Citizen paints an image of what racism looks like in
the 21st century. Rankine’s work communicates a situation of normalcy and hidden reality, combined with a strange
tolerance and turning of the cheek. The audience chuckled at the audacity
ofd some of the scenarios, but many students in attendance said that not enough attention is paid to the issues explored in the book.
“I thought it was really thought-provoking in the sense that these hegemonic modes of thought are not static,” Forrest Fulgenzi PZ ’17 said. “Through day-to-day experiences, these notions of black and white dichotomies still dominate our actions today. And that’s terrifying.”
Citizen has been acclaimed in numerous ways, including its NBCC award for poetry. It was
the first work ever to be nominated in two categories: poetry and criticism.
Additionally, Citizen has made the short list for the National Book Award and won the Los Angeles Times Book
Prize for poetry.
Pomona College President David W. Oxtoby gave opening remarks at Monday’s reading.
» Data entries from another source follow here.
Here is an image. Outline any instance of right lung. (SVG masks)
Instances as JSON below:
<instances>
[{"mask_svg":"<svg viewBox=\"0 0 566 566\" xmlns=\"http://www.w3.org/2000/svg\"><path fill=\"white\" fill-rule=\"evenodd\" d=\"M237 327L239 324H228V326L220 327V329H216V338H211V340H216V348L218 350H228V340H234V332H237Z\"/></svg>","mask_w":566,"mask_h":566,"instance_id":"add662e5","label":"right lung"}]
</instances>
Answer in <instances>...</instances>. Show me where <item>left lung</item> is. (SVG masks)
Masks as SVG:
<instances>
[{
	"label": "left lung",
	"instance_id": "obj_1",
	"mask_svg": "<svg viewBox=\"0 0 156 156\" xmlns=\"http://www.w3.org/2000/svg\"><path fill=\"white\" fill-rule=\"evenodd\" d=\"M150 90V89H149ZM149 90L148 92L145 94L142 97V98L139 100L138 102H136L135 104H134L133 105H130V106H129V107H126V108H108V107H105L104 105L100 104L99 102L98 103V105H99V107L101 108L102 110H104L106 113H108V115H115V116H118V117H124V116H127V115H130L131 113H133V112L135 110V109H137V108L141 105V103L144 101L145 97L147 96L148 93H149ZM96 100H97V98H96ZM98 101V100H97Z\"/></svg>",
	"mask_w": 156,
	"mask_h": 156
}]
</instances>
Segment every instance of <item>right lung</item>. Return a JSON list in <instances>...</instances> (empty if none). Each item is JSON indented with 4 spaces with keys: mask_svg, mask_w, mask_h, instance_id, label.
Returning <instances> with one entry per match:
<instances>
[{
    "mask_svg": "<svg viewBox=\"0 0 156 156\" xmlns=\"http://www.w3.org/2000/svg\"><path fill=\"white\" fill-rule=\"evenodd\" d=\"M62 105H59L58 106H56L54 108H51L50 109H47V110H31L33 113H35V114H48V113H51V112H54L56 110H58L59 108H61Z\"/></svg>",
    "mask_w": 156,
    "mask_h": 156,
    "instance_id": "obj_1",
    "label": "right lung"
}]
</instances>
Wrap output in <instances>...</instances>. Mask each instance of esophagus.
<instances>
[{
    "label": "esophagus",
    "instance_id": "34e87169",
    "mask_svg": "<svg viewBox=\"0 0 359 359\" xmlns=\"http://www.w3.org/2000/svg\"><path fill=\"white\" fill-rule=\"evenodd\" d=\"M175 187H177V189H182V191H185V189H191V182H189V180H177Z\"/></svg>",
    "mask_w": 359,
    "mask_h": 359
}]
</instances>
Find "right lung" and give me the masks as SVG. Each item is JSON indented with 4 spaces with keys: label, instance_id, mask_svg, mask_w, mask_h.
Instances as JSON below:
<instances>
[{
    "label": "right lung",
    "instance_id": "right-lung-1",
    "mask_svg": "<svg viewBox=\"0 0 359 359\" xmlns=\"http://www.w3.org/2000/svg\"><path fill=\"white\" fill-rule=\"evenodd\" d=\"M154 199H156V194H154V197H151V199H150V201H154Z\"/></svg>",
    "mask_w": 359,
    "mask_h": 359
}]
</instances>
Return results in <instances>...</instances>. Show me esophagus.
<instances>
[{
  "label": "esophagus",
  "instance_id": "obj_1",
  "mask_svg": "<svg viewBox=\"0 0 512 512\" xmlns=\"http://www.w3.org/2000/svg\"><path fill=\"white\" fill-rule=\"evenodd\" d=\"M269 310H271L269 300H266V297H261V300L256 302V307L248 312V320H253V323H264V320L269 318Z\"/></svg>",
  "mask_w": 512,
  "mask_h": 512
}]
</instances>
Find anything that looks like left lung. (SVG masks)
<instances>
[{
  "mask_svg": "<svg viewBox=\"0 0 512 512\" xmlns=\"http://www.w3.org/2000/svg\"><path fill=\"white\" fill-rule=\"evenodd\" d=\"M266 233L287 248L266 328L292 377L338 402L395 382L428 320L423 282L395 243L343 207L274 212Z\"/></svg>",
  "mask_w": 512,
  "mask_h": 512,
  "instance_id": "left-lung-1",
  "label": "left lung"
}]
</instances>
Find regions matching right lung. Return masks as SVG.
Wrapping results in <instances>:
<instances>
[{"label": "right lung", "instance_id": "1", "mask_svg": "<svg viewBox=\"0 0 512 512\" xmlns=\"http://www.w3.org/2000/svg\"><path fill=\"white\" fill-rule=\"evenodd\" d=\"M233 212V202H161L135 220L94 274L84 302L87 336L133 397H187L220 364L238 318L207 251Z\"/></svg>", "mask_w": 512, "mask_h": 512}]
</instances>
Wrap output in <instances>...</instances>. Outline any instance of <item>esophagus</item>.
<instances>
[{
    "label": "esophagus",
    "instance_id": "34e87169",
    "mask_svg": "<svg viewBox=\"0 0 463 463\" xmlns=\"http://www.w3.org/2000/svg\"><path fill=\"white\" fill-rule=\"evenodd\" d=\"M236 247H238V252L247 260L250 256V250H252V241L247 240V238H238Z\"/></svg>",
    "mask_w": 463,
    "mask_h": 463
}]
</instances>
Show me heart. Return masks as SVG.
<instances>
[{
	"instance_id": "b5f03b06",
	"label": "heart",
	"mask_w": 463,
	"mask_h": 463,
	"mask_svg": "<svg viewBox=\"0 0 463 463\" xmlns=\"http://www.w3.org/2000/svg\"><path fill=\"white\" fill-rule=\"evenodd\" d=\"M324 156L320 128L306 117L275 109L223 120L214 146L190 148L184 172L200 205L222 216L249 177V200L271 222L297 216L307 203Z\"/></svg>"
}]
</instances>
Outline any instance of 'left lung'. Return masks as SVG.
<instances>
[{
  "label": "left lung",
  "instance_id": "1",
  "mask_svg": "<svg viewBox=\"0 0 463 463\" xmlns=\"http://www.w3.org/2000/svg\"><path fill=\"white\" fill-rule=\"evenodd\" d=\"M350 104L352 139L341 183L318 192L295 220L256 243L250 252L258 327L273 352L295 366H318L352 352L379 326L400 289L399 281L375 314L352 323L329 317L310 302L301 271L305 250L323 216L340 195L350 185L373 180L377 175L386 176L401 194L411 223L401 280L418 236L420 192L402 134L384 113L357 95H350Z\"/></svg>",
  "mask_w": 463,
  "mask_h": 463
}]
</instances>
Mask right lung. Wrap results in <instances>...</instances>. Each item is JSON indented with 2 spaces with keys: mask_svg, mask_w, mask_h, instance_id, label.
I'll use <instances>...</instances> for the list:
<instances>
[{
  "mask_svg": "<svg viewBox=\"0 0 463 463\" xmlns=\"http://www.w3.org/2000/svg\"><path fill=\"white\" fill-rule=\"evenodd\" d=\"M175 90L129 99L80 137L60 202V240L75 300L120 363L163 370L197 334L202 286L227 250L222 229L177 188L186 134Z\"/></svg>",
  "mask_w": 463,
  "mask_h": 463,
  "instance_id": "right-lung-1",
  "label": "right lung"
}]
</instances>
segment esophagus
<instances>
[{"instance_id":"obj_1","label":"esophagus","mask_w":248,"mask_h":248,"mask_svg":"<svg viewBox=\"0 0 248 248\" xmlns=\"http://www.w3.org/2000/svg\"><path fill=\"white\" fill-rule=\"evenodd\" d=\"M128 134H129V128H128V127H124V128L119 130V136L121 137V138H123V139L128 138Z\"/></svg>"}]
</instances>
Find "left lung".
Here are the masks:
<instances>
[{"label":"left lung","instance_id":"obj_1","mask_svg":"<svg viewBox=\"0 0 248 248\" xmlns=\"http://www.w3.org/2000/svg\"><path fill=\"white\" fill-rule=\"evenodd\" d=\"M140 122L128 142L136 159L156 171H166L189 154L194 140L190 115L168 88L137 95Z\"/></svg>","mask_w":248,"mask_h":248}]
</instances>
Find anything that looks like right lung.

“Poetry is a thread that can tie
together our experiences over a lifetime,” Oxtoby said. “In Citizen, the threads are the experiences of Black
Americans that brilliantly and fearlessly weave for us, meditations that help
us better understand the racism and trauma that this country perpetuates
obviously and insidiously on an everyday basis.”
“These both disturb and draw
us in,” added Oxtoby. “For me, personally, what Claudia has accomplished is nothing short of
revelatory, giving me a glimpse into experiences and realities that are very
different from my own and so important for me to see and grapple with.”
The stories and perspectives are gathered from both accounts from Rankine’s friends and infamous incidents of racism in recent years. The narratives take place in neighborhoods, side streets and a Starbucks. These are everyday situations with a unifying theme: racism’s presence in daily life.
Rankine read an excerpt from a poem in which one of her personal friends, who had been walking in and out of her home, was accused of being a
criminal. Rankine’s next
door neighbor called the police as her friend was talking on the phone, pacing
in her front yard. When Rankine suggested that her friend simply talk on the phone in
the backyard, he replied that he could talk wherever he wanted.
“What’s ironic about this piece is that
I saw it coming,” Rankine said. “I thought that my neighbor will think that this black man
coming in and out of our home is a criminal. So I’m going to invite
him over for dinner to introduce them. And it still happened.”
Through this anecdote, Rankine noted the point, and the problem, with the story.
“I was more
worried about the police and what could happen in that interaction in terms of
his body in that space than I was about his freedom overall, and that was the
problem,” she said. “You can’t protect against something if it is
really going to curtail your own freedom. It was a good lesson for me.”